Turning the Dial: How to Tune the Radio

Tuning a radio is as simple as turning a dial. Want to listen to Country music? Tune specifically to a country station’s frequency. Any variance in the tune may result in static or pull in other signals that negatively impact the listener’s experience.

Tuning an AIOps platform is more involved than tuning a radio, but the principle is the same: the algorithms that power the solution must be “tuned” to align with specific operational and business objectives. For example, to proactively identify service disruptions and refocus IT’s efforts on restoring high priority services, an algorithm should be tuned specifically to forecasting and change detection alerts to identify capacity or performance degradation conditions as early as possible before there is any user impact.

Similarly, understanding how alerts relate to one another — whether an outage with a microservice is an isolated incident due to a bug or if it’ll take down other services with it — requires an algorithm designed to infer which of the alerts is valid and another rule dictating whether the alert can be automatically resolved or if specific users should be notified to address it manually.

The value of an AIOps platform is directly tied to its ability to ingest specific data and execute precisely particular commands. Building generic algorithms will always yield limited, generic results that provide little value or utility in advancing business goals.

Instead, algorithms should be adapted to specifically defined outcomes and purposes. This is a much likelier scenario with solutions featuring native instrumentation that parse data before it gets ingested by the algorithm and deliver only the right information, instead of having to manually retune the rules for each data stream individually.

Quality Signal + Proper Tuning = High-Fidelity “Sound”

The primary benefit of AIOps is that it contextualizes massive volumes of data autonomously that human staff otherwise might not have the time, energy, or know-how to do. Keeping with the radio analogy in which coordinating signal production with signal processing creates a quality sound output, AIOps takes the signals collected from endpoints, runs the data through purpose-built algorithms, and produces actionable insights as outputs that inform both automated and manual management activities.

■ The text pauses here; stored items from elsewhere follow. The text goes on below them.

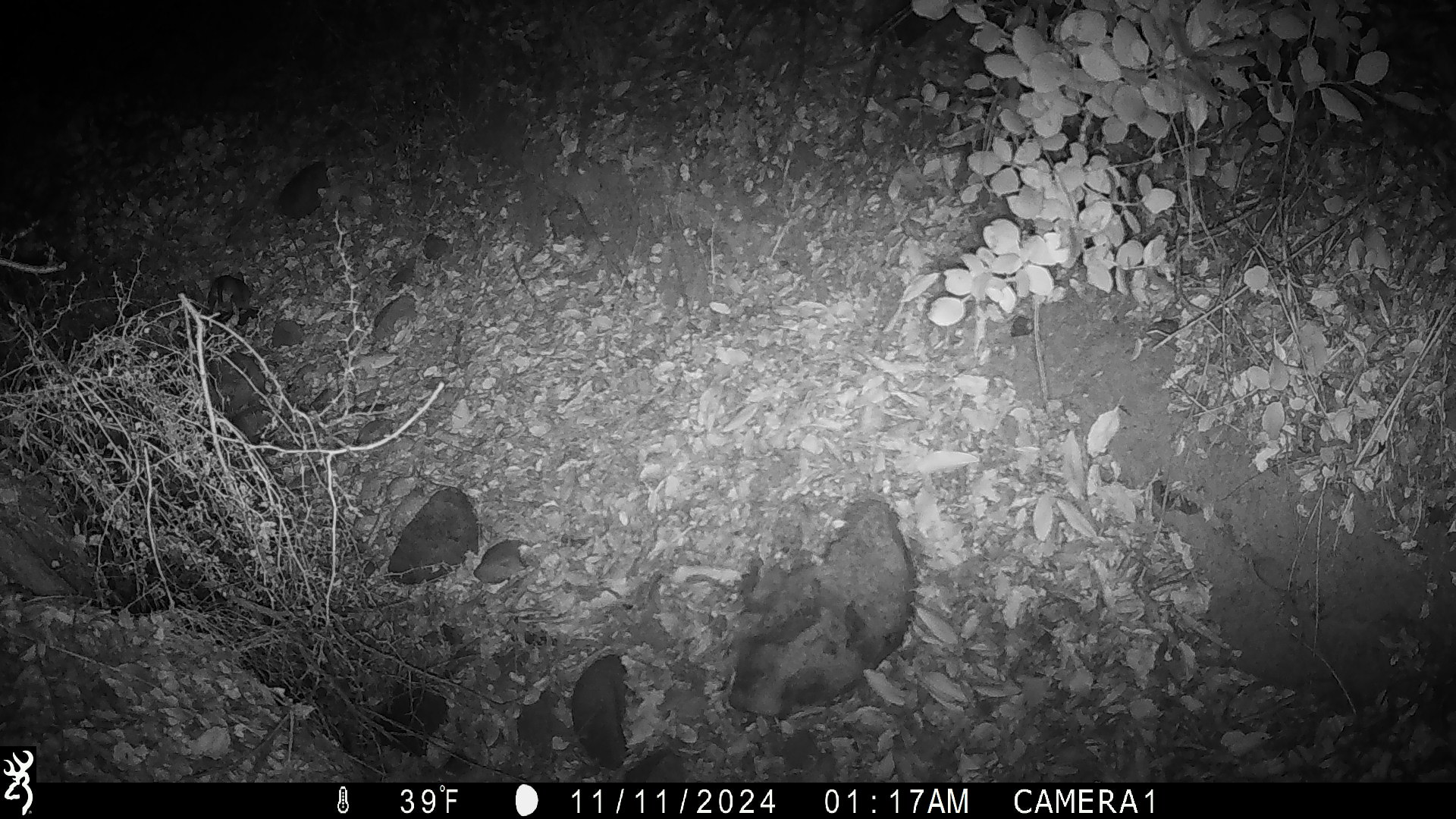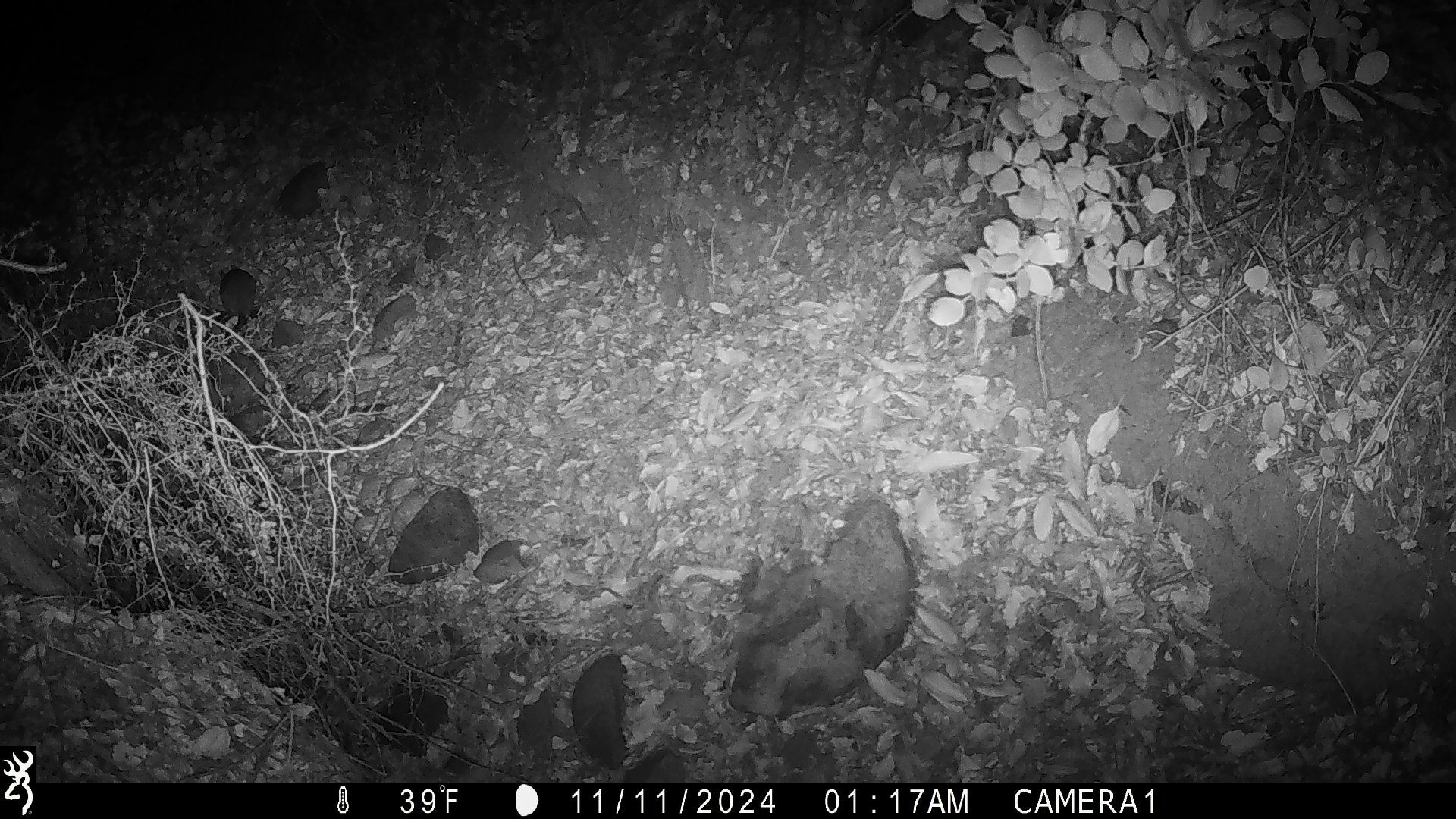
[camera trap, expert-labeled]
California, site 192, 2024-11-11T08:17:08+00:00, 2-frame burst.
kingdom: Animalia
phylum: Chordata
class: Mammalia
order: Rodentia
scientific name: Rodentia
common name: mouse or rat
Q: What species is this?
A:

AIOps tools can inject context into data by linking into other data types, such as change logs or user-generated documentation, rather than focusing on just a single stream. To do so, it must be able to take into account both operational and business considerations to deliver a deeper and more contextual view IT incidents that enables:

Visualization of upstream and downstream resources comprising an IT service
Creating rules to correlate events based on their attributes
And, correlating alerts that are related by the same cause

Consider that in a multi-server environment, an organization running two sets of servers — one in production, the other in development — hosting the same applications. Contextualizing alerts from each individual device is the only way to discern which are production servers need immediate attention and which can be dropped down the priority list.

Configuring an AIOps platform to analyze both IT operational and business data makes it possible to detect patterns of behavior that not only help to keep essential services up and running, but also help uncover new opportunities to monetize data or services that may emerge from the added intelligence.

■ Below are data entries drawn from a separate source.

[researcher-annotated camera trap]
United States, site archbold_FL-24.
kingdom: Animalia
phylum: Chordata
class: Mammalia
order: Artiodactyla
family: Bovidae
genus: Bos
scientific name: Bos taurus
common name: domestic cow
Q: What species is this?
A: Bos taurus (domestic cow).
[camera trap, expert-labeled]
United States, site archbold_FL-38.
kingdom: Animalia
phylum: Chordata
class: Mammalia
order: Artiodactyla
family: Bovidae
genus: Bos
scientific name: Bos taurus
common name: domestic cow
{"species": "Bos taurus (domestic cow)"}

AIOps Thrives on Complexity

Perhaps the greatest advantage and promise of AIOps is its ability to ingest the ever-expanding universe of analytics, logs, metrics, events and data that’s churned out of the typical modern enterprise. And the more data it consumes, the better the eventual outcome. We’re at an inflection point in the history of technology; at no time in history has technology been this complex, but luckily, modern technology is also capable of handling it.